Boy with python

Bangkok with children: “Enough Buddhas for today”

Picture of Leigh Turner
Leigh Turner

Should you visit Bangkok with children?  Why visiting Thailand with your kids offers joy and challenges.  Bangkok is “a pleasure and a pain”.

By Leigh Turner

Financial Times, April 30 2004

At the Thonburi Snake Farm, dusty display cases stand derelict. Half the exhibits (“banded krait, poisonous”) seem to have escaped. Beneath a canopy, a small audience, dulled by heat, watches a bare-footed handler torment two cobras until they strike at him; then he grabs one by the head, forces its fangs through a plastic membrane, and milky venom pours into a jar.

Owen Turner-Major

Owen with python at the snake farm

Next on is a copperhead racer: a big, fast-moving, brown-and-black-striped snake. The handler goads it until it leaps over the low barrier that separates the snakepit from the audience. Children scream and scatter. “I forgot to tell you,” the compere says; “this one is not poisonous.”

Six time zones ahead of western Europe and six behind New Zealand, the ancient culture and Asian flair of Bangkok make a tempting stopover for long-haul travellers. But a family visit needs careful planning if you want the children to have a good time. Based on our three-night stay with Owen (11) and Anna (nine), that means: trim the sightseeing, book a hotel with a pool, enjoy the street life and eat as much as you can.

What does – and doesn’t – impress children

Every parent knows that when it comes to sightseeing with children, less is more. We should have known the fabulous sculptures of the Royal Palace and Wat Arun, the Temple of the Dawn, would leave the children unimpressed.
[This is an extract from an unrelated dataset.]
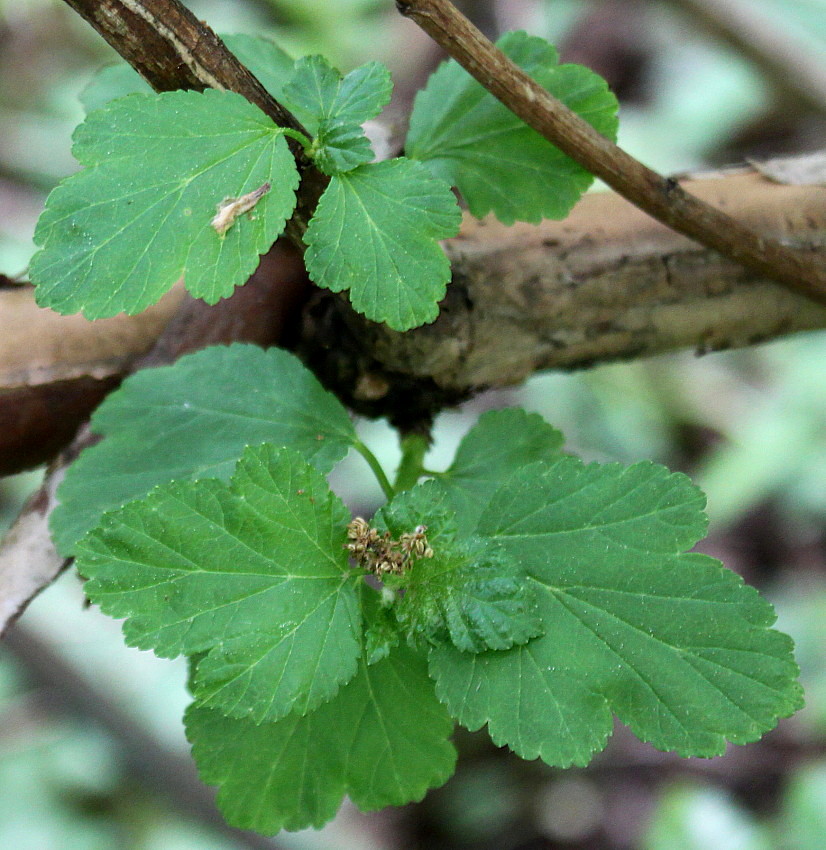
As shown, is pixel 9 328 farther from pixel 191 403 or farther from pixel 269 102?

Amid the heat and crowds at Wat Phra Keo, the Temple of the Jade Buddha, their main interest was drawn by a water trough: “Look – tadpoles!” “No, they’re little fish.”

Top temple was Wat Pho, with its shady gardens, fountains and 46-metre long gold-plated Reclining Buddha: “It’s massive!” A canal tour also started well: the wizened driver on his raised seat, and the long-tail boat with its massive on-board motor, were reminiscent of Star Wars. The children gazed with interest as we passed dwelling-houses on stilts over the murky water, laundries festooned with fluttering shirts, and a Chinese coffin shop, the white cases decorated with more gold Buddhas. When we stopped to feed catfish, a seething shoal of white and grey rose to the surface like a single organism to consume our 20-baht loaves.

But then things went downhill. The “Sai Thong Floating Market” was neither floating, nor a market, but a large shed housing a hoard of tourist tat. “Truth is, no more floating market in Bangkok for 20 years,” our guide said. Then there was the snake farm – really a small zoo with a snake-show attached.

An oasis of calm

By the time we stepped off the boat we all wanted to return to the hotel. If the children had had their way, we’d have spent our whole time there. The Metropolitan is an oasis of calm on the South Sathorn Road where the service has a dreamlike quality: when we checked in, no less than four staff stepped forward to complete our registration forms for us. The children found the attention pretty cool.

Said Anna at breakfast: “I just looked at the bread, and the waiter said ‘Do you want some toast?’ I feel like a queen.” But best of all was the pool: outdoors, beautiful to look at, and big enough to swim in and to lounge by.

What they least enjoyed was getting around. Transport in Bangkok is a pleasure and a pain. A pleasure because the river boats, tuk-tuks and sky train are fun. A night ride in a tuk-tuk – “four people balanced in a cage on the back of a moped stuck in top gear” – was a huge hit (“Blimey, they go fast!” “Can we buy one?”). But a pain because most of the city centre is permanently gridlocked.

A polystyrene police station

Eating and street markets scored highly, too. At the Suan Lum night market we entered an ancient temple. “It’s made of polystyrene,” Owen said. He was right. The painted blocks masked a 24-hour tourist police station. In the warren of brightly lit stalls selling everything from DVDs to chameleons, a little pocket money went a long way. But on the walk home, with traffic roaring by, both children pulled up their shirts as impromptu face-masks.

Good food is everywhere in Bangkok. From the stylish eateries at the Metropolitan to the road-side stalls in Thonburi, we stuffed ourselves to bursting point.

Our final day found us lounging by the pool. “How would you describe Bangkok?” I asked the children.

Anna: “Smiley. Smelly.”

Owen: “Polluted. Tasty.”

There were several hours left before our flight to Sydney. Should we go and visit the famous solid gold Buddha in Chinatown? Or should we lounge further?

It was no contest.

“Actually,” Anna said, “I’ve just about had enough Buddhas for today.”